**Çıkarılan Metin**:
Bunu fırsat bilen Hintli
köle, evet, dedi, parmak-parmak topladın, şimdi tulum-tulum boşalt!
Kardeşi için kuyu
kazan bir gün içine düşer.
Kötülük yapma.
Kötülük görürsün!
Kuyu kazma, içine
sen düşersin!
Biri dedi ki:
Falanın cenaze namazına
gidelim. O sırada sofinin ondan çekinir yeri yoktu.
Onu Allah yargılasın dedi.
Gerçekte cenaze namazı onu
Allah'ın bağışlaması demektir.
Asıl budur.
O aslı, kökü bilmeyip de
dallarla uğraşanlar, elbet de tersine ve yanlış söylerler.
Yine bir hikâye vardır:
Biri balıktan bahseder.

**Kaynak Veriler**:

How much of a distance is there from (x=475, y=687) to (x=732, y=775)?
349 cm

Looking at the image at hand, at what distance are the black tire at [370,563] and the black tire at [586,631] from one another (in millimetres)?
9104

**Görev Özeti**: Metindeki "Kuyu kazma, içine" ifadesinden "ve yanlış söylerler." ifadesine kadar uzanan bölümü değiştirmeden çıkar.

**Alıştırma Çıktısı**:
Kuyu kazma, içine
sen düşersin!
Biri dedi ki:
Falanın cenaze namazına
gidelim. O sırada sofinin ondan çekinir yeri yoktu.
Onu Allah yargılasın dedi.
Gerçekte cenaze namazı onu
Allah'ın bağışlaması demektir.
Asıl budur.
O aslı, kökü bilmeyip de
dallarla uğraşanlar, elbet de tersine ve yanlış söylerler.